BMW's DSC stability control system has an extra mode between fully on and off called MDM (M Dynamic Mode) and this proves to be a lot of fun on road and track, allowing enough slip so the X6 feels more like a rear-drive car. There's little need to modulate all the power though, as the four-wheel drive system works with the suite of active safety sub-systems to quickly divide it between the wheels and slingshot the car out of the bend towards the next one.
We drove rather more sedately on the road... That's where the Dynamic Drive active roll stabilisation system comes into its own, theoretically making the X6 more comfortable when it's not being driven with 'enthusiasm'. It certainly never causes uncomfortable sudden jerks through the chassis, even over bumpy roads, but the firm suspension and low profile tyres limit how cushy it can be and over certain surfaces the whole car jiggles about on its springs a little. More noticeable, however, is the pronounced tyre noise when driving on concrete sections of road.
Speaking of noise, the X6 M's V8 engine isn't the most melodic. It's loud and purposeful for sure, but it sounds better from the outside than it does for the occupants - which is a shame.
What you get for your Money:
Now, we'll admit that the X6 M is an astounding engineering feat, effectively challenging the laws of physics. It's the top of the X6 tree and it certainly grabs attention and tells the world you've made it. It is also packed with all the luxuries that such a car should have as standard. Buyers may want to personalise it further using the BMW Individual service, but really, the base specification is fine. However, it comes at an eye-watering price of €172,240. That's over €35,000 more than the BMW M5 and more than double the price of the entry-level X6. Double. We'd be sorely tempted to go for the equally impressive X6 M50d model (a snip at €115,170) and dip into the options list to make it even more special. Or maybe the new X5 M, which shares everything with the X6 other than its divisive appearance - it's a bargain €166,790.
BMW's M engineers are particularly proud of the cooling system on the X6 M. A network of low- and high-temperature radiators work together to control the temperatures of the turbochargers, intake air, front brakes, transmission and engine and BMW is confident that it all works perfectly well no matter how much track abuse is meted out. Should be handy for those stressful school runs...

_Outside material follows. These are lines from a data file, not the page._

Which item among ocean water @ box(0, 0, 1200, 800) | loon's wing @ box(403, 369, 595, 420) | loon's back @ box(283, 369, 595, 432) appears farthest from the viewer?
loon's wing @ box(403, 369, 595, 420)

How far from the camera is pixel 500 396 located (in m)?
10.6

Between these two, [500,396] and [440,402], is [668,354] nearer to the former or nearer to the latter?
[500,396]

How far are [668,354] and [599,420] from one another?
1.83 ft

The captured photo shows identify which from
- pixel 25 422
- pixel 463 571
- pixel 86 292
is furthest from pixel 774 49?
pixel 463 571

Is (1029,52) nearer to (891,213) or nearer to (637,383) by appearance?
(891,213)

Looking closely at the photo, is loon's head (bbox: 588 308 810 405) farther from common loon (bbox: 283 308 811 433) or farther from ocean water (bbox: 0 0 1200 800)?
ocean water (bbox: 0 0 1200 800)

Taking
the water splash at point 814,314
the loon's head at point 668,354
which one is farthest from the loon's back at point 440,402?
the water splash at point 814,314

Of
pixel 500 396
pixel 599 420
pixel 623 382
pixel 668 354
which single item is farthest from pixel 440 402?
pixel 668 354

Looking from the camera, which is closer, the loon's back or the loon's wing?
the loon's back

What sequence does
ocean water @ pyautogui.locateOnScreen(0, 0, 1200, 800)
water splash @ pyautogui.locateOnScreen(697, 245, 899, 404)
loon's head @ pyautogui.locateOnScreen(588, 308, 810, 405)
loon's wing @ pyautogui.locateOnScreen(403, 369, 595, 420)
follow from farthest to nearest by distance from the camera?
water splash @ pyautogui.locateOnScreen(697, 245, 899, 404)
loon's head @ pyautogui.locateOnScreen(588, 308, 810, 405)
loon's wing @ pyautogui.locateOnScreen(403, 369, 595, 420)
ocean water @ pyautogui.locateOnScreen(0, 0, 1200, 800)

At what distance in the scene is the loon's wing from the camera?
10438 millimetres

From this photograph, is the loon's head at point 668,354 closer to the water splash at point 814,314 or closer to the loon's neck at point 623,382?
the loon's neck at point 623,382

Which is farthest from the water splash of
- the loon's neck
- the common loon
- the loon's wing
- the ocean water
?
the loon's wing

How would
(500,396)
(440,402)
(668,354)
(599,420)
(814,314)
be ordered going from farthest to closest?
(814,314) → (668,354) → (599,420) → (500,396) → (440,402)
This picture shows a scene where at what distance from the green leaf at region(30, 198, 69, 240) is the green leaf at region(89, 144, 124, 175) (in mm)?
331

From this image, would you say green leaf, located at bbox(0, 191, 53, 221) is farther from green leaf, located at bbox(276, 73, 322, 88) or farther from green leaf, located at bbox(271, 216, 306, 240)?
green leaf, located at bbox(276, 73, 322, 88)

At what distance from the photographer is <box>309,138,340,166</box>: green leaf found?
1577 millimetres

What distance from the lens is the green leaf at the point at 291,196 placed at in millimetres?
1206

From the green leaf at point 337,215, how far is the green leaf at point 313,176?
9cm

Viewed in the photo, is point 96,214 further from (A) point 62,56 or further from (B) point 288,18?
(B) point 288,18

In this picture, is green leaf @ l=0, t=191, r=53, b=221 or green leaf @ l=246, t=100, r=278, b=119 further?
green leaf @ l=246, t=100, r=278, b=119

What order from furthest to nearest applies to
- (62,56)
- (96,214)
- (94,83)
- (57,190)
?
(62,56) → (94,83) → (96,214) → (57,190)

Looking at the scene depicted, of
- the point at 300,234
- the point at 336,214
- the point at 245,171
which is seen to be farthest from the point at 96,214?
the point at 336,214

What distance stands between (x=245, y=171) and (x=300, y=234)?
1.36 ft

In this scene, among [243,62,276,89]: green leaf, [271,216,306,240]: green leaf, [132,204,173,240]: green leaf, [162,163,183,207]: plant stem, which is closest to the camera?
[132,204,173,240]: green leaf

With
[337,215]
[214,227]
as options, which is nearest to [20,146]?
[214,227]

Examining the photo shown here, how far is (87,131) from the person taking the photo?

Buyers of cars like the new BMW X6 M don't bring their pride and joy to the race circuit regularly to play, but they are likely to buy into the race-bred image. BMW's M division, as ever, has added credibility to that by making its new range-topper more capable in the corners than it has any right to be. It's not as engaging as say a BMW M4, but for a two-tonne SUV it's blisteringly fast - and not just in a straight line.